Exercise details = Transcribe the lines below exactly. No image belongs in the transcription.

Stored data =
******
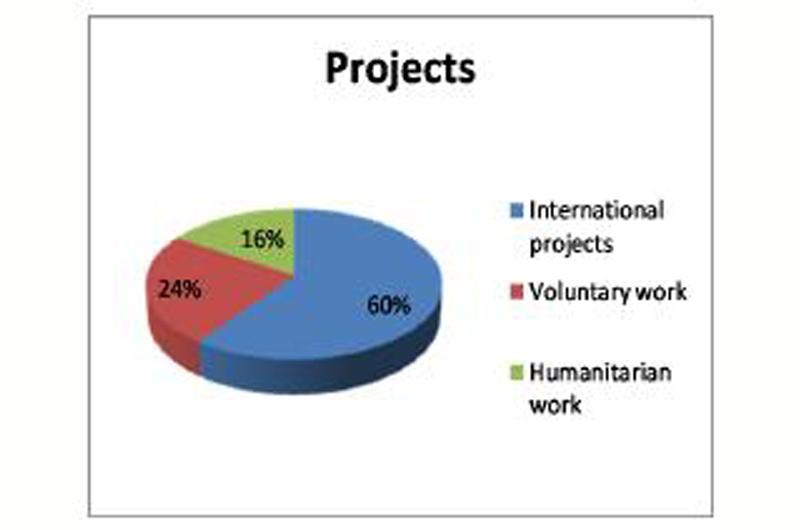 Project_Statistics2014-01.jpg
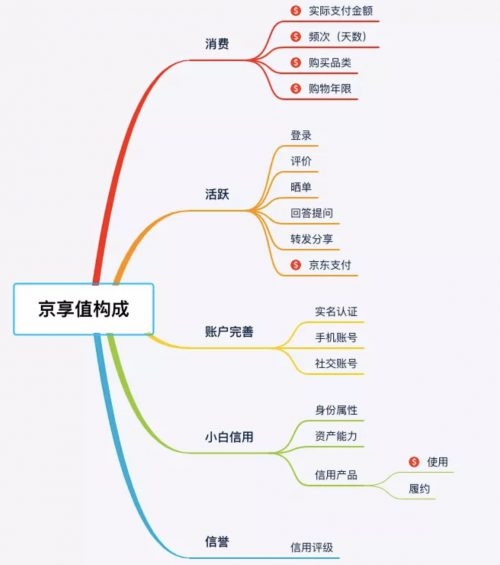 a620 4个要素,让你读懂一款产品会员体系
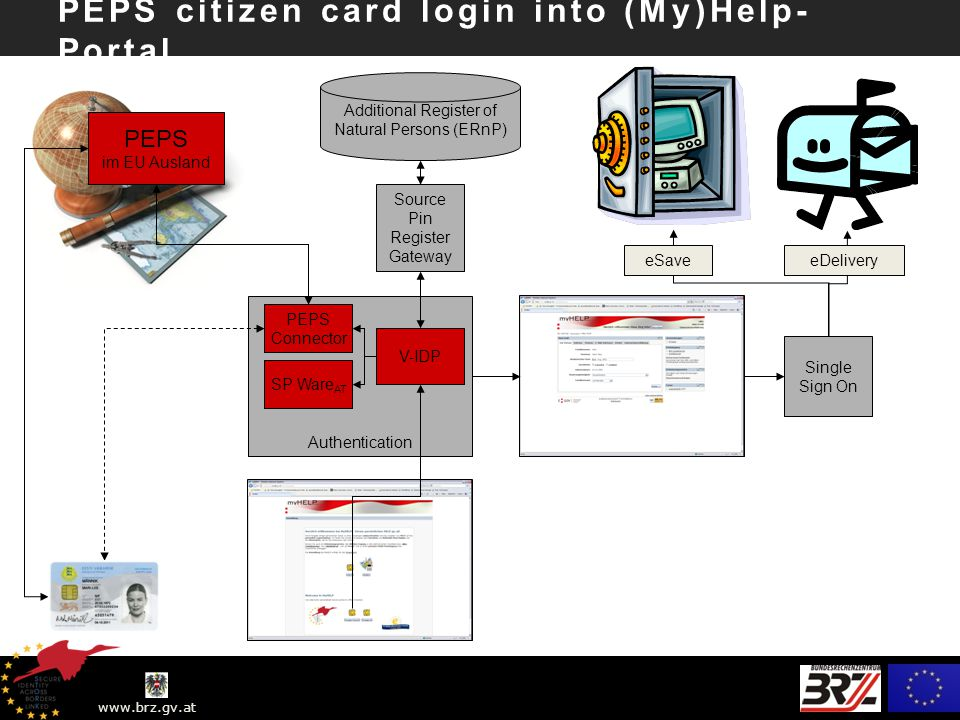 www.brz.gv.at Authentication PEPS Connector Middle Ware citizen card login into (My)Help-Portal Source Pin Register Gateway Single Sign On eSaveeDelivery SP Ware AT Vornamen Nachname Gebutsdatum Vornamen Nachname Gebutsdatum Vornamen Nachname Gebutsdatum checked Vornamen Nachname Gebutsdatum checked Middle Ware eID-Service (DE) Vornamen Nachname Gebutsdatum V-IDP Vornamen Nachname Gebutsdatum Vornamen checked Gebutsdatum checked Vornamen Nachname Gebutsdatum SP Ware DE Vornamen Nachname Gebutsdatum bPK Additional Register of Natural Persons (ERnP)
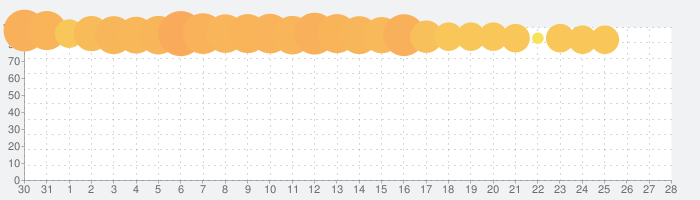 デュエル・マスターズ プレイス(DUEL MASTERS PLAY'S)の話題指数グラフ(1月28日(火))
******
Completed task =
 Project_Statistics2014-01.jpg
 a620 4个要素,让你读懂一款产品会员体系
 www.brz.gv.at Authentication PEPS Connector Middle Ware citizen card login into (My)Help-Portal Source Pin Register Gateway Single Sign On eSaveeDelivery SP Ware AT Vornamen Nachname Gebutsdatum Vornamen Nachname Gebutsdatum Vornamen Nachname Gebutsdatum checked Vornamen Nachname Gebutsdatum checked Middle Ware eID-Service (DE) Vornamen Nachname Gebutsdatum V-IDP Vornamen Nachname Gebutsdatum Vornamen checked Gebutsdatum checked Vornamen Nachname Gebutsdatum SP Ware DE Vornamen Nachname Gebutsdatum bPK Additional Register of Natural Persons (ERnP)
 デュエル・マスターズ プレイス(DUEL MASTERS PLAY'S)の話題指数グラフ(1月28日(火))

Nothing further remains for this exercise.